Kisan Vikas Patra (KVP) is considered as one of the best small savings schemes for risk-averse investors which also falls under the nine small savings schemes offered by post office. The scheme states to double a one-time investment over a tenure of 124 months. Under this scheme, a farmer can make a minimum contribution of Rs.1000 to acquire a KVP certificate. Investments can only be made in multiples of Rs 1,000, and the investment has no upper limit. You'll need to submit your PAN details for any investment above Rs 50,000. But before purchasing a KVP certificate you need to consider some important facts that are covered below.

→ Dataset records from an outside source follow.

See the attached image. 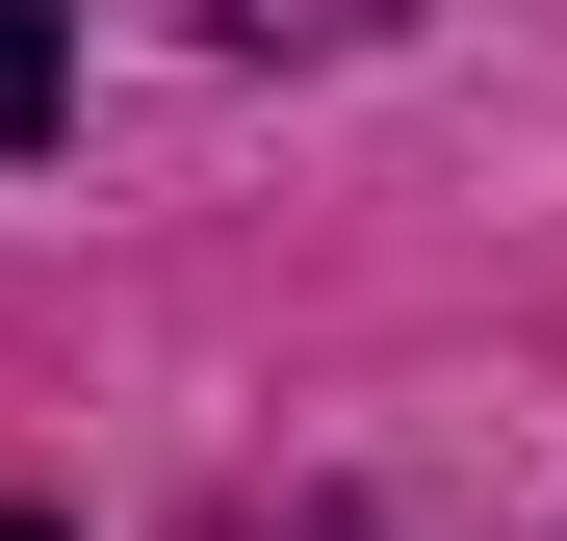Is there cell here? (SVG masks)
<instances>
[{"label":"cell","mask_w":567,"mask_h":541,"mask_svg":"<svg viewBox=\"0 0 567 541\" xmlns=\"http://www.w3.org/2000/svg\"><path fill=\"white\" fill-rule=\"evenodd\" d=\"M0 541H52V516H0Z\"/></svg>","instance_id":"cell-2"},{"label":"cell","mask_w":567,"mask_h":541,"mask_svg":"<svg viewBox=\"0 0 567 541\" xmlns=\"http://www.w3.org/2000/svg\"><path fill=\"white\" fill-rule=\"evenodd\" d=\"M52 104H78V0H0V155H27Z\"/></svg>","instance_id":"cell-1"}]
</instances>
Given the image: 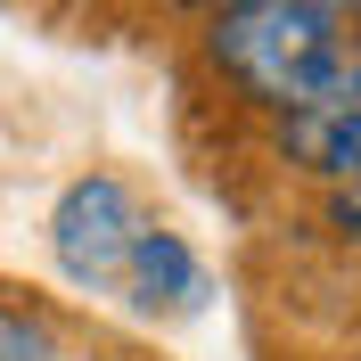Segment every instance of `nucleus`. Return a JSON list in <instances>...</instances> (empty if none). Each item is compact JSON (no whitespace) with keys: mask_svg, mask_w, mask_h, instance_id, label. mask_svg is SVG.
<instances>
[{"mask_svg":"<svg viewBox=\"0 0 361 361\" xmlns=\"http://www.w3.org/2000/svg\"><path fill=\"white\" fill-rule=\"evenodd\" d=\"M361 0H230L214 17V66L279 115L361 90Z\"/></svg>","mask_w":361,"mask_h":361,"instance_id":"nucleus-1","label":"nucleus"},{"mask_svg":"<svg viewBox=\"0 0 361 361\" xmlns=\"http://www.w3.org/2000/svg\"><path fill=\"white\" fill-rule=\"evenodd\" d=\"M140 230H148V214H140L132 189L115 173H82V180H66V197L49 214V255H58V271H66L74 288L115 295L123 288V263H132V247H140Z\"/></svg>","mask_w":361,"mask_h":361,"instance_id":"nucleus-2","label":"nucleus"},{"mask_svg":"<svg viewBox=\"0 0 361 361\" xmlns=\"http://www.w3.org/2000/svg\"><path fill=\"white\" fill-rule=\"evenodd\" d=\"M123 304L132 312H197L205 304V271H197V255L180 247L173 230H140V247H132V263H123Z\"/></svg>","mask_w":361,"mask_h":361,"instance_id":"nucleus-3","label":"nucleus"},{"mask_svg":"<svg viewBox=\"0 0 361 361\" xmlns=\"http://www.w3.org/2000/svg\"><path fill=\"white\" fill-rule=\"evenodd\" d=\"M288 148L312 173H353L361 180V90H345L337 107H312V115H288Z\"/></svg>","mask_w":361,"mask_h":361,"instance_id":"nucleus-4","label":"nucleus"},{"mask_svg":"<svg viewBox=\"0 0 361 361\" xmlns=\"http://www.w3.org/2000/svg\"><path fill=\"white\" fill-rule=\"evenodd\" d=\"M0 361H66L58 329L42 312H25V304H0Z\"/></svg>","mask_w":361,"mask_h":361,"instance_id":"nucleus-5","label":"nucleus"},{"mask_svg":"<svg viewBox=\"0 0 361 361\" xmlns=\"http://www.w3.org/2000/svg\"><path fill=\"white\" fill-rule=\"evenodd\" d=\"M222 8H230V0H222Z\"/></svg>","mask_w":361,"mask_h":361,"instance_id":"nucleus-6","label":"nucleus"}]
</instances>
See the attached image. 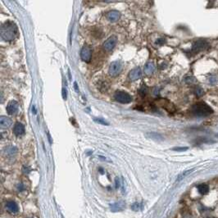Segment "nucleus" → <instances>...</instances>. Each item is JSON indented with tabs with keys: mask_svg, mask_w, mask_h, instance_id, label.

1. Returns and interest rate
Currently KVP is fetching 6.9% interest rate which is compounded yearly. In ten years and four months, the KVP guarantees to almost double your investments. Thus, if you spend a certain amount in the scheme, by the end of the 124 months you will be having almost double your contribution.

2. Withdrawal
Unlike several other long-term investment initiatives, the KVP facilitates premature withdrawals to investors. However, you will have to pay a penalty and lose the interest in case you make a withdrawal within one year of purchasing the certificate. If you withdraw from the scheme between one year and two and a half your interest will be weakened but no penalty will be charged. It is allowed to withdraw any time after two and a half years, which does not face any penalty or interest loss.
3. Eligibility
An Indian resident except NRI having a minimum age of 18 years of age will be eligible to buy KVP certificate. Senior citizens are also allowed to invest in this scheme as the scheme has no upper age limit. A minor can also invest in the scheme but in case of a minor, the account must be maintained by an adult.

4. Investment threshold
KVP backed by the government of India is a low-risk saving strategy which allows investors to make a minimum and maximum investment limit of Rs 1,000 up to Rs 50,000. The scheme enables investors to purchase a certificate jointly, on behalf of a minor or individually. The applicable interest rate is not directly related to market uncertainties and may be determined periodically by the Finance Ministry.
5. Maturity
At the time of issuance, the maturity value calculated according to the existing interest rate is pre-printed on your KVP certificate. Which ensures that even if the interest rate has changed at maturity, the adjustment will not affect your returns. Therefore, the KVP is widely known as one of the best and secure investment options for investors across India.